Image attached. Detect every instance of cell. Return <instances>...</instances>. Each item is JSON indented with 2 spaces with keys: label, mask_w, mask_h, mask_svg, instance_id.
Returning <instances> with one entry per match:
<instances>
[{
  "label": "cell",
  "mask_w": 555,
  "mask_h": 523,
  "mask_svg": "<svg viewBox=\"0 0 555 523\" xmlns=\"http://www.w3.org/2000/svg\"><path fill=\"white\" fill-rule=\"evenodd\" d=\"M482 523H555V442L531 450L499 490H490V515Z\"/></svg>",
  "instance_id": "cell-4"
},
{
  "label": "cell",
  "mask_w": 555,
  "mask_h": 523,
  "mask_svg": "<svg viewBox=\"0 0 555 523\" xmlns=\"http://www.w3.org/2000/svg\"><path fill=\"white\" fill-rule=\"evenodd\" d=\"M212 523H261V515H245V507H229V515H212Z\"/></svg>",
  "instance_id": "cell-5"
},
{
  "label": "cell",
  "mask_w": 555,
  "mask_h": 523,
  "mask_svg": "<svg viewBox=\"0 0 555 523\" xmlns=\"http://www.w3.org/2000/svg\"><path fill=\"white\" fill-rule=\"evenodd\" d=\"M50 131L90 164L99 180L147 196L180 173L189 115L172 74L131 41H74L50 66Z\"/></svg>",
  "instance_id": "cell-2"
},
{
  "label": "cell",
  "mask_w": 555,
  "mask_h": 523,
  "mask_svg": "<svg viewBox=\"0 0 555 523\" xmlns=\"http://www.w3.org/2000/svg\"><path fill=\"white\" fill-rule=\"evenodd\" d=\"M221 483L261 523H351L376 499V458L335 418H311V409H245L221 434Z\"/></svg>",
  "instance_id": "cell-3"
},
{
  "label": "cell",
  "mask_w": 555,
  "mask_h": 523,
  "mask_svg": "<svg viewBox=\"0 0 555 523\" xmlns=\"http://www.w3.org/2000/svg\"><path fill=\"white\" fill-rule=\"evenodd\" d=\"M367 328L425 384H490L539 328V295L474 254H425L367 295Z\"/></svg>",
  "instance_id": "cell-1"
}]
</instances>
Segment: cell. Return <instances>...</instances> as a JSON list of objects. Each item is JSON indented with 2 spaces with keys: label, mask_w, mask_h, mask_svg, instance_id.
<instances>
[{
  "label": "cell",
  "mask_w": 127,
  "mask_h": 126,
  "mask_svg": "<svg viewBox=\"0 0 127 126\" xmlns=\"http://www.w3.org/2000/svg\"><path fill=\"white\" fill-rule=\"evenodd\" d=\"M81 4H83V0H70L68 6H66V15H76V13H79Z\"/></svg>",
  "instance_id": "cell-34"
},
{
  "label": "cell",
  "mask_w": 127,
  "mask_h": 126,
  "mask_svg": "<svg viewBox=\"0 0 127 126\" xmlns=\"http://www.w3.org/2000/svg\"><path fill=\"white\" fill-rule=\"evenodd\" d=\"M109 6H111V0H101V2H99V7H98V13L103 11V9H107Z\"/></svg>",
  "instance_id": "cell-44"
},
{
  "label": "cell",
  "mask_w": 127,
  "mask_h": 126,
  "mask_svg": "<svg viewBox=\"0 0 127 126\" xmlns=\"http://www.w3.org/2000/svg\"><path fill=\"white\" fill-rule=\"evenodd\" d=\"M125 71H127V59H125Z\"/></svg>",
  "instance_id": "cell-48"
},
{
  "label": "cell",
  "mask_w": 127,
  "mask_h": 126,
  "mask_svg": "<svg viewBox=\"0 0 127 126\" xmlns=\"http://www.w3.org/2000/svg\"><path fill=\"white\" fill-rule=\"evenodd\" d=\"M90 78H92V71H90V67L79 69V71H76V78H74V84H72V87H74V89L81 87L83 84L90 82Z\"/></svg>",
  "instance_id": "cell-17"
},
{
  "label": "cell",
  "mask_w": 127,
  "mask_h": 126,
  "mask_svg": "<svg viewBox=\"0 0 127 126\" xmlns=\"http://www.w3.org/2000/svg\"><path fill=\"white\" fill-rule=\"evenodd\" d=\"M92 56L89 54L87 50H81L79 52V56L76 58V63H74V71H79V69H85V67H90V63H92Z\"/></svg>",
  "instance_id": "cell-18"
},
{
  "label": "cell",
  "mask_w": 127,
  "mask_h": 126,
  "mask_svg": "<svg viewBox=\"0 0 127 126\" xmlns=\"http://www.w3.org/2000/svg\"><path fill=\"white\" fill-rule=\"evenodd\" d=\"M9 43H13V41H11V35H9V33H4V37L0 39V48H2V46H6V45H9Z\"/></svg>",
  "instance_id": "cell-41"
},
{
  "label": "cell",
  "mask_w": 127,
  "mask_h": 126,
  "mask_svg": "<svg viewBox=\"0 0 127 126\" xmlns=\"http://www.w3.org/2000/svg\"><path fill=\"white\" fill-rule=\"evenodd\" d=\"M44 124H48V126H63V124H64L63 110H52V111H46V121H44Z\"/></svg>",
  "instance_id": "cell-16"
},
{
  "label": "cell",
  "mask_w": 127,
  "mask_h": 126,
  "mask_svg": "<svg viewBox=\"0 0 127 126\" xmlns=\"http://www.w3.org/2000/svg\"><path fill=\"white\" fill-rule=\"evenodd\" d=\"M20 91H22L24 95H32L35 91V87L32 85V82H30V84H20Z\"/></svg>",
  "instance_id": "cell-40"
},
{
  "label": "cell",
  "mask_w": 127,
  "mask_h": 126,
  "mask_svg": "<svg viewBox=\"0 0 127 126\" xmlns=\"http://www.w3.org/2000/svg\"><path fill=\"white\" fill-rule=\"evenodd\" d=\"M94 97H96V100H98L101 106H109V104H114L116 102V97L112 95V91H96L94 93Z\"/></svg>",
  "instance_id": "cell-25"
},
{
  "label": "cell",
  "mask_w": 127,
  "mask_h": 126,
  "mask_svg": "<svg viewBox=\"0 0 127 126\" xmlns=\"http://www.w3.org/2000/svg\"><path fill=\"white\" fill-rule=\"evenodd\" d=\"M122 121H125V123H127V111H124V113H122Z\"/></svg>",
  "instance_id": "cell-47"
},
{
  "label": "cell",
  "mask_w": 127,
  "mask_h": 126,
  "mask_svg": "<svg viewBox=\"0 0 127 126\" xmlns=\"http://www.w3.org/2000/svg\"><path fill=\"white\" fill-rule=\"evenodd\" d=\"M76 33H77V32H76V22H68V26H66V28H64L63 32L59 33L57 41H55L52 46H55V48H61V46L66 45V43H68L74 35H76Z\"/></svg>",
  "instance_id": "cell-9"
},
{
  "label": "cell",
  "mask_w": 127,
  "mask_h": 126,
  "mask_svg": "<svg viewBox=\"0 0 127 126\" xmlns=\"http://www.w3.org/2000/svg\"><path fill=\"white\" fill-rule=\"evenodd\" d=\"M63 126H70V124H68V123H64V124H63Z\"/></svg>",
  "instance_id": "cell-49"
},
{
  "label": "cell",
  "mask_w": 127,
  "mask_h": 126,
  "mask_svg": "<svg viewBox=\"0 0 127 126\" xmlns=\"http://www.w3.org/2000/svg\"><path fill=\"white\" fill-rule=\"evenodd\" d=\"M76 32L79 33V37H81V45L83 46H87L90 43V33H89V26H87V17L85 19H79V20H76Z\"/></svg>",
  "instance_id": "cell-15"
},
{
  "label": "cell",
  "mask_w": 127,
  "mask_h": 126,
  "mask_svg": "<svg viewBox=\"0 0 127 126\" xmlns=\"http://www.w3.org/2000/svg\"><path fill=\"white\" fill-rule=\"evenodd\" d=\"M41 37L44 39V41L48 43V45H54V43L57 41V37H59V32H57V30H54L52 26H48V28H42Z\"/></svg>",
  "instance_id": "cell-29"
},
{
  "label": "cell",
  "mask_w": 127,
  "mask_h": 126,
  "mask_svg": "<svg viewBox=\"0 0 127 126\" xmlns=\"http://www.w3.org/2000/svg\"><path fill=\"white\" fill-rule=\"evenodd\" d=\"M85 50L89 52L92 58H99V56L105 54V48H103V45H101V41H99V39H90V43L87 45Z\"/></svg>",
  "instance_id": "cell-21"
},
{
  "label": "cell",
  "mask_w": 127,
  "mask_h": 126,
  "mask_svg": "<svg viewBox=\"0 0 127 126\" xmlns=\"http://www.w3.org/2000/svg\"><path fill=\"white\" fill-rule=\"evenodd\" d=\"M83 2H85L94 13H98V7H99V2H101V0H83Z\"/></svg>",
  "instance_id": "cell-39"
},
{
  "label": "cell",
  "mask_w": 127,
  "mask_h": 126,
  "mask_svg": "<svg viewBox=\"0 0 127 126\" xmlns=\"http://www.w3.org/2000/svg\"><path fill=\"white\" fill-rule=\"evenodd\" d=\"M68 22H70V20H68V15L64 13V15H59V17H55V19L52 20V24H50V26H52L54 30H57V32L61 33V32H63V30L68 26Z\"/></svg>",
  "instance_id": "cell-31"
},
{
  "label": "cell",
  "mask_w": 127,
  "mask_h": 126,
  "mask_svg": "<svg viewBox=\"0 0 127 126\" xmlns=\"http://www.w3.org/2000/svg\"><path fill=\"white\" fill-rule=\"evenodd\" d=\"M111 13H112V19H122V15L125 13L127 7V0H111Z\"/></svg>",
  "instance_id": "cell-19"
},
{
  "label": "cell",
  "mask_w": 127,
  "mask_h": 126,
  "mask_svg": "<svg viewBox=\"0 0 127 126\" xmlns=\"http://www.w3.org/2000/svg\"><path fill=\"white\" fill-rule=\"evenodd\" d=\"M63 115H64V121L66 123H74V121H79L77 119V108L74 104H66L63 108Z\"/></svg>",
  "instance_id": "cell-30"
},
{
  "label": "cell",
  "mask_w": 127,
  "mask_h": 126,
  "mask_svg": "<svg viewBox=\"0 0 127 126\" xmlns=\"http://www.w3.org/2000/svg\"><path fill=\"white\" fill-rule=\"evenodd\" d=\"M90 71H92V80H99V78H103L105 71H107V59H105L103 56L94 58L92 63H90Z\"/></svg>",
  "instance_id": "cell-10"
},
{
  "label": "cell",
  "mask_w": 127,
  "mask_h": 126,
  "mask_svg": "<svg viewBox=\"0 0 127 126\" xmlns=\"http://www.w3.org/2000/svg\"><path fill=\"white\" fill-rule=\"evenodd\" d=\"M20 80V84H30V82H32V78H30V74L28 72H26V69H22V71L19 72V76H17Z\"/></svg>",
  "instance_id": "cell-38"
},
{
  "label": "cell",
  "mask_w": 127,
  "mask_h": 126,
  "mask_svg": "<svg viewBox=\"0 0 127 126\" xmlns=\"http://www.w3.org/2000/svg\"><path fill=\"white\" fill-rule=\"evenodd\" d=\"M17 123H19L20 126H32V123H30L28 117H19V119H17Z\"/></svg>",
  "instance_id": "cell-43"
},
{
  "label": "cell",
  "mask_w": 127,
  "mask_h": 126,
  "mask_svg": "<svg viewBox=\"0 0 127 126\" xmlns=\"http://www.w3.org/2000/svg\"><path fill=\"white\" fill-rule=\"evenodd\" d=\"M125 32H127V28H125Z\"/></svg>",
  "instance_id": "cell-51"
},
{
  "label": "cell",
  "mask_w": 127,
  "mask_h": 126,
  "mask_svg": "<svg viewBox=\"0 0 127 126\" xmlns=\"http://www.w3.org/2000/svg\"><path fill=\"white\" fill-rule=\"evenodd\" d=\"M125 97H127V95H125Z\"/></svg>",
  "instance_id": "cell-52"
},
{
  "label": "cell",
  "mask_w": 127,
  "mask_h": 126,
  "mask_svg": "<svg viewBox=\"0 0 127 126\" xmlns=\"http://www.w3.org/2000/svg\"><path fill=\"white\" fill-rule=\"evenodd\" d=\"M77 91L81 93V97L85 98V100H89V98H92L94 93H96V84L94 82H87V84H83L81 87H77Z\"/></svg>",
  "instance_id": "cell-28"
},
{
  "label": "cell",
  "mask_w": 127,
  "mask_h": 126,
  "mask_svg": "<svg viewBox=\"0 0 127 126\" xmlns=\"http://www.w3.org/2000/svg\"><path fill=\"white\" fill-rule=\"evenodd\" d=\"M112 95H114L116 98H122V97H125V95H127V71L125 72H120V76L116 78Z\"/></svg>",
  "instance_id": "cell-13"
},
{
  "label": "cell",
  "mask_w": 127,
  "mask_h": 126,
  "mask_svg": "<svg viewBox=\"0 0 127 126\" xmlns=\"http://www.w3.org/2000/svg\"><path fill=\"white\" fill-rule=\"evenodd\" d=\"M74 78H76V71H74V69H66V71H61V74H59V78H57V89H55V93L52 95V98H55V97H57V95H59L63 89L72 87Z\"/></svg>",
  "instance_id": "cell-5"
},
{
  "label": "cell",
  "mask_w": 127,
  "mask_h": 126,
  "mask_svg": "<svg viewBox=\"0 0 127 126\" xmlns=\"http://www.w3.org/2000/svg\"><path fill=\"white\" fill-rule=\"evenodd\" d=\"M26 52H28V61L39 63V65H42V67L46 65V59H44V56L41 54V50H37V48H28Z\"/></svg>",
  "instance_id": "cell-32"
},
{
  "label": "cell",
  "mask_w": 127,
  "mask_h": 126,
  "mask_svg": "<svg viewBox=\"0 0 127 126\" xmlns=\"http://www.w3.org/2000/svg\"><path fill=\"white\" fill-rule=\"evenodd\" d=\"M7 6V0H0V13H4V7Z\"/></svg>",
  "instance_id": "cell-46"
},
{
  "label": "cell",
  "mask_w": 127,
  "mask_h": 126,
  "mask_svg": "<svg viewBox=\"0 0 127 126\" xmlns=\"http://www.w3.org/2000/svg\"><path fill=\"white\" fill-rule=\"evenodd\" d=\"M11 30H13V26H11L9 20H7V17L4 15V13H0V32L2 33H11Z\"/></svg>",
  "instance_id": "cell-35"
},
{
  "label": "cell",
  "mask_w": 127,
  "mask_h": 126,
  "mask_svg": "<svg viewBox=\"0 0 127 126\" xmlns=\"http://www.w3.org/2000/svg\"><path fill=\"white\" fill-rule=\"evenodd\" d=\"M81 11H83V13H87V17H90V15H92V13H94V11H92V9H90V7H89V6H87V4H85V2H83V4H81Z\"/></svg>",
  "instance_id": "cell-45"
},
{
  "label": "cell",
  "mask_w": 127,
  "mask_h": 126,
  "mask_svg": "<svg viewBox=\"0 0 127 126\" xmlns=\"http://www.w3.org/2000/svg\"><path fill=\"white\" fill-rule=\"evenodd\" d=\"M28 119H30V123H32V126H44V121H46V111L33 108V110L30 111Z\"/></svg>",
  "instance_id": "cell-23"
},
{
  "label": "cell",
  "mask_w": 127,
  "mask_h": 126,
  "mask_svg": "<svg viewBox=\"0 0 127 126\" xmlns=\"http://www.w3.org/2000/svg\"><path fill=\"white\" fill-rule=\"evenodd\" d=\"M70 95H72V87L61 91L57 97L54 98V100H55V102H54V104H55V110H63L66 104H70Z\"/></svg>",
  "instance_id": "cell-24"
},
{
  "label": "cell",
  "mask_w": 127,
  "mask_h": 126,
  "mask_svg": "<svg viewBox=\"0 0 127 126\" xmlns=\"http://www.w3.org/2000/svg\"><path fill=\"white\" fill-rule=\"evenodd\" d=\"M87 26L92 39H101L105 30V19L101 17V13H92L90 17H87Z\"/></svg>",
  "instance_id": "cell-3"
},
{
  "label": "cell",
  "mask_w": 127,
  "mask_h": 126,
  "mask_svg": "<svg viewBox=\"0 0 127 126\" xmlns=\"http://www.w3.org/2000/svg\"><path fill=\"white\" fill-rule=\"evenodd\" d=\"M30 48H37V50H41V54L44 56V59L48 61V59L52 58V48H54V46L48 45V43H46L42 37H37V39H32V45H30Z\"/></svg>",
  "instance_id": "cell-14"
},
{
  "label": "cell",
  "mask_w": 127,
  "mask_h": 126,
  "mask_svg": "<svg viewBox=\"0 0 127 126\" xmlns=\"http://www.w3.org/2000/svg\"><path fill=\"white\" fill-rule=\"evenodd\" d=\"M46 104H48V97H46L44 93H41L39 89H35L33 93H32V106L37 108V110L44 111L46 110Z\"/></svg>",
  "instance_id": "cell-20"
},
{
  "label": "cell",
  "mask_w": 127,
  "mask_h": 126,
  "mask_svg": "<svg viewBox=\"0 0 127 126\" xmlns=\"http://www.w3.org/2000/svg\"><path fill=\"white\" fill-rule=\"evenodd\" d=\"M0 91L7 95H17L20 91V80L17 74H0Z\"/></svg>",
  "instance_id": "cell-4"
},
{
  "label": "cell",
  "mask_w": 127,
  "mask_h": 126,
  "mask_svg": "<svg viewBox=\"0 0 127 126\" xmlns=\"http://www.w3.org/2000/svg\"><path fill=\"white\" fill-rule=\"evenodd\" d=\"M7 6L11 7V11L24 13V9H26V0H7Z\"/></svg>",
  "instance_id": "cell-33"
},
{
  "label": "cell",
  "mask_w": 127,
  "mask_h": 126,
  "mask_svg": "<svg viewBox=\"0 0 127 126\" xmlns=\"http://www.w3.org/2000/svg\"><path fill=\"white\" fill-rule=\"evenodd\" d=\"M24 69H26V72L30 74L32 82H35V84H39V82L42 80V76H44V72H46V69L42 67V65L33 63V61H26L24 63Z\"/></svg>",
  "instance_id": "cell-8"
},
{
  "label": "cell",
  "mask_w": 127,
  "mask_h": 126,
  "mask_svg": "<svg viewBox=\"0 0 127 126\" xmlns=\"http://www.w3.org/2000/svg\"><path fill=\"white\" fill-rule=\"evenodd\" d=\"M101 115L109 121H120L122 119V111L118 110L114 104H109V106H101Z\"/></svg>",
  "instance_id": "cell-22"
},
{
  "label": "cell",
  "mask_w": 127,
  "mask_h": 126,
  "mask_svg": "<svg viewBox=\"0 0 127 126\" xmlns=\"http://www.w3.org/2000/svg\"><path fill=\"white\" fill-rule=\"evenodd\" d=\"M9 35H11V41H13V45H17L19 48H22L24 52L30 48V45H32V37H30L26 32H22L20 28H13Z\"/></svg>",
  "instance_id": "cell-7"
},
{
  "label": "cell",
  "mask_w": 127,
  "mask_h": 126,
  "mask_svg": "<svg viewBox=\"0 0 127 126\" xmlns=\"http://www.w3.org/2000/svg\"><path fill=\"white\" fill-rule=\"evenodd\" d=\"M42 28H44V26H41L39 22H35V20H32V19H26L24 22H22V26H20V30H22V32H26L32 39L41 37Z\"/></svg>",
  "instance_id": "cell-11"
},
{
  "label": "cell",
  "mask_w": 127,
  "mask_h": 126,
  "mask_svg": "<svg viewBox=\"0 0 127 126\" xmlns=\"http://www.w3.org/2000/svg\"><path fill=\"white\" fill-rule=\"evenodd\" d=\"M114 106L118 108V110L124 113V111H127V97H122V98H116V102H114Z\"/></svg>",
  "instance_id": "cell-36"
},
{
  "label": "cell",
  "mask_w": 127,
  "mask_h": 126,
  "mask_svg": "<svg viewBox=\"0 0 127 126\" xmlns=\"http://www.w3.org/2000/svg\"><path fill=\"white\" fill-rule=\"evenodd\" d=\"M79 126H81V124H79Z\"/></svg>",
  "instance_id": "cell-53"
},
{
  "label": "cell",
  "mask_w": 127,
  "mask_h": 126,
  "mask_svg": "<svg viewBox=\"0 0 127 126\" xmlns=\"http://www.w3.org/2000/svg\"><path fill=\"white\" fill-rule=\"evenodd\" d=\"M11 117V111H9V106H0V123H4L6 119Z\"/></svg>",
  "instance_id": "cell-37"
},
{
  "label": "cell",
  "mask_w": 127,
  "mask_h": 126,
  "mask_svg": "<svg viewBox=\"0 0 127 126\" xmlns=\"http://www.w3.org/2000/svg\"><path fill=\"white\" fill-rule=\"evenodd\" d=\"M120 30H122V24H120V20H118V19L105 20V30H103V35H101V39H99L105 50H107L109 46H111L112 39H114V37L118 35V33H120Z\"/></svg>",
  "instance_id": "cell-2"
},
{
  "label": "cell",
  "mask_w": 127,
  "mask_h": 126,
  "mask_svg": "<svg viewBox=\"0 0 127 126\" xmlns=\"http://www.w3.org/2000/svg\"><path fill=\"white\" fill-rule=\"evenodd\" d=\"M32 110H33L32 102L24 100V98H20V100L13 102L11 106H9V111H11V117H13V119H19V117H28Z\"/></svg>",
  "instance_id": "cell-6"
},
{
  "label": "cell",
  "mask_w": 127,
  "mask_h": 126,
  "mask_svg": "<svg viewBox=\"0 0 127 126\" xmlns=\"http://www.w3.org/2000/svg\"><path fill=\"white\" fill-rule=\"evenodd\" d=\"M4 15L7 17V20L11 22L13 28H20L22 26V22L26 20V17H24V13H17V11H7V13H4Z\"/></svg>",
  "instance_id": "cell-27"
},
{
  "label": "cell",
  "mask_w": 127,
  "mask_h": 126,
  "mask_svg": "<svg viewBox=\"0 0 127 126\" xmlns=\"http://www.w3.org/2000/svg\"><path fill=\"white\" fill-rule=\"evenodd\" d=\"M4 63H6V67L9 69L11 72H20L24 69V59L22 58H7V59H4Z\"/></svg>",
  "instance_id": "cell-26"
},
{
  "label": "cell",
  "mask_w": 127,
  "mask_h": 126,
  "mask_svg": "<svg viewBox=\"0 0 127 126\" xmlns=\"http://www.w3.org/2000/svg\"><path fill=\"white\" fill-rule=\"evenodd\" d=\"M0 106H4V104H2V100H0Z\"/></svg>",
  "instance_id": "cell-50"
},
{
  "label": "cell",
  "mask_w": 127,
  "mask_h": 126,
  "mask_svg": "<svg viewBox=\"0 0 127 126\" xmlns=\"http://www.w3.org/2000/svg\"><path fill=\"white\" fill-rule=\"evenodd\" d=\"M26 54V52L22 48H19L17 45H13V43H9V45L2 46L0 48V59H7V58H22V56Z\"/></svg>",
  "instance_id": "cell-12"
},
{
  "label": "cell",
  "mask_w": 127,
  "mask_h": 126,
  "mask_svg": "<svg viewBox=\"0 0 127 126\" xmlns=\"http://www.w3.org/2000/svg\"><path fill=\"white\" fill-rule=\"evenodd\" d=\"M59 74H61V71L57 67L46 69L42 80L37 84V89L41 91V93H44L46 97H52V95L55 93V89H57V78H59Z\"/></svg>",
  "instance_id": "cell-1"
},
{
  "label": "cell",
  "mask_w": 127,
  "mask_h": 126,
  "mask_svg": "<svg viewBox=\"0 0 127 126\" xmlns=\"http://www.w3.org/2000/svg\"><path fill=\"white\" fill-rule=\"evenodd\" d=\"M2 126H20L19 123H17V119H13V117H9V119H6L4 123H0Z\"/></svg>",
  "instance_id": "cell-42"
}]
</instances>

#####

Return every line of the data above that contains the string "spaces". Matching is case-sensitive.

Full solution =
Image attached. Detect every instance of cell. Return <instances>...</instances>. Each item is JSON indented with 2 spaces with keys: label, mask_w, mask_h, mask_svg, instance_id.
Segment: cell. Return <instances>...</instances> as a JSON list of objects. Each item is JSON indented with 2 spaces with keys: label, mask_w, mask_h, mask_svg, instance_id.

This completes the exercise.